Bagaimana Kearifan Lokal Yogyakarta Mempercepat Pemulihan Pascagempa 2006

0
Plt Kepala Dinas Pekerjaan Umum, Perumahan Dan Energi Sumber Daya Mineral (PUP-ESDM) DIY Muhammad Mansyur (paling kanan) bersama Wakil Ketua Komisi V DPRD NTB, H MNS Kasdiono memimpin diskusi Penanganan Pariwisata Yogyakarta Pascagempa 2006, Selasa (27/11/2018) di Kepatihan Gubernur DIY, Yogyakarta. (Suara NTB/why)

Yogyakarta (suarantb.com) – 27 Mei 2006. Sabtu pagi pukul 05.55 WIB. Bagian kerak bumi di bawah Yogyakarta bergolak. Selama 57 detik gempa bumi mengguncang. Tahun 2018 ini 12 tahun berselang. Yogyakarta sudah benar-benar pulih.

Yogyakarta, kota kedua di Indonesia setelah Bali mengenai tingkat kunjungan wisatawan, juga terpuruk pariwisatanya yang terdampak gempa.

- _TUGAS YANG DIBERIKAN_
Lanjutkan tulisan di atas tentang pemulihan Yogyakarta pascagempa 2006, dimulai setelah kalimat terakhirnya.

- _MATERI YANG DITAMPILKAN_
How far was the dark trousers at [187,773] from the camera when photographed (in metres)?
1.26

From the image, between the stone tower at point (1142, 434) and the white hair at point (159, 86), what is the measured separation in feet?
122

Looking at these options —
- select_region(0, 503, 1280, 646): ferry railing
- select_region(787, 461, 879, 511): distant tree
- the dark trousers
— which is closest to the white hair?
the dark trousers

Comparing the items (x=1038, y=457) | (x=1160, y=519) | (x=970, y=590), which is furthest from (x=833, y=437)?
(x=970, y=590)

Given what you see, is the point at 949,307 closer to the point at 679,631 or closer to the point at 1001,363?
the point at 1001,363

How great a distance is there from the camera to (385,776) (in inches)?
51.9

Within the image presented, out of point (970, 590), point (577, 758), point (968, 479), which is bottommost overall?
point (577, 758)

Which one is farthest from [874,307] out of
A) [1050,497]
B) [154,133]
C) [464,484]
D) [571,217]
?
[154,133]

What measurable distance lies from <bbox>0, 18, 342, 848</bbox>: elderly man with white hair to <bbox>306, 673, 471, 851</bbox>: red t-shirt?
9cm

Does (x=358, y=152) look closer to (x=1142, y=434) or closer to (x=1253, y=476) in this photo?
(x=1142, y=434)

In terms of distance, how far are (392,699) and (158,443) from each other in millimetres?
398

--

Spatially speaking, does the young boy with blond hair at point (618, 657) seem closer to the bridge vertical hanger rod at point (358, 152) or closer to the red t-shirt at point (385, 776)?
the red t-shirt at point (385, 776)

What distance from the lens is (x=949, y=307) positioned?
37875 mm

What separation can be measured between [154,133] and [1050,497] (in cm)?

- _JAWABAN_
“Butuh waktu delapan tahun untuk tingkat kunjungan kembali lagi ke angka yang sama sebelum gempa,” kata Kabid Pengembangan Destinasi Dinas Pariwisata Daerah Istimewa Yogyakarta, Aria Nugrahadi.

Hal itu dibeberkannya saat menerima kunjungan kerja Wakil Ketua Komisi V DPRD NTB H MNS Kasdiono, Selasa, 27 November 2018 lalu, bersama Kabag Pemberitaan Biro Humas dan Protokol Provinsi NTB Lalu Ismu serta anggota Forum Wartawan Parlemen NTB.

Aria mengungkap angka kunjungan wisata ke kota Gudeg pada 1998 bisa sampai 500 ribu orang. Kemudian krisis moneter menghantam Indonesia.

Pada 2006, kunjungan wisata menyentuh 250 ribu orang. Bencana gempa bumi berkat aktifnya Sesar Opak di selatan Kabupaten Bantul lantas menerjang.

Situs bersejarah mulai zaman kolonial Belanda dan berkuasanya Kerajaan Mataram terdampak. Misal Candi Prambanan atau Makam Raja di Imogiri, Bantul.

Tingkat kunjungan wisata baru kembali ke angka 250 ribu lagi pada tahun 2014 alias delapan tahun setelahnya.

“Rehabilitasi dan rekonstruksi berorientasi pada budaya dan kepariwisataan. Situs-situs dibangun kembali sesuai keadaan awalnya,” kata Aria.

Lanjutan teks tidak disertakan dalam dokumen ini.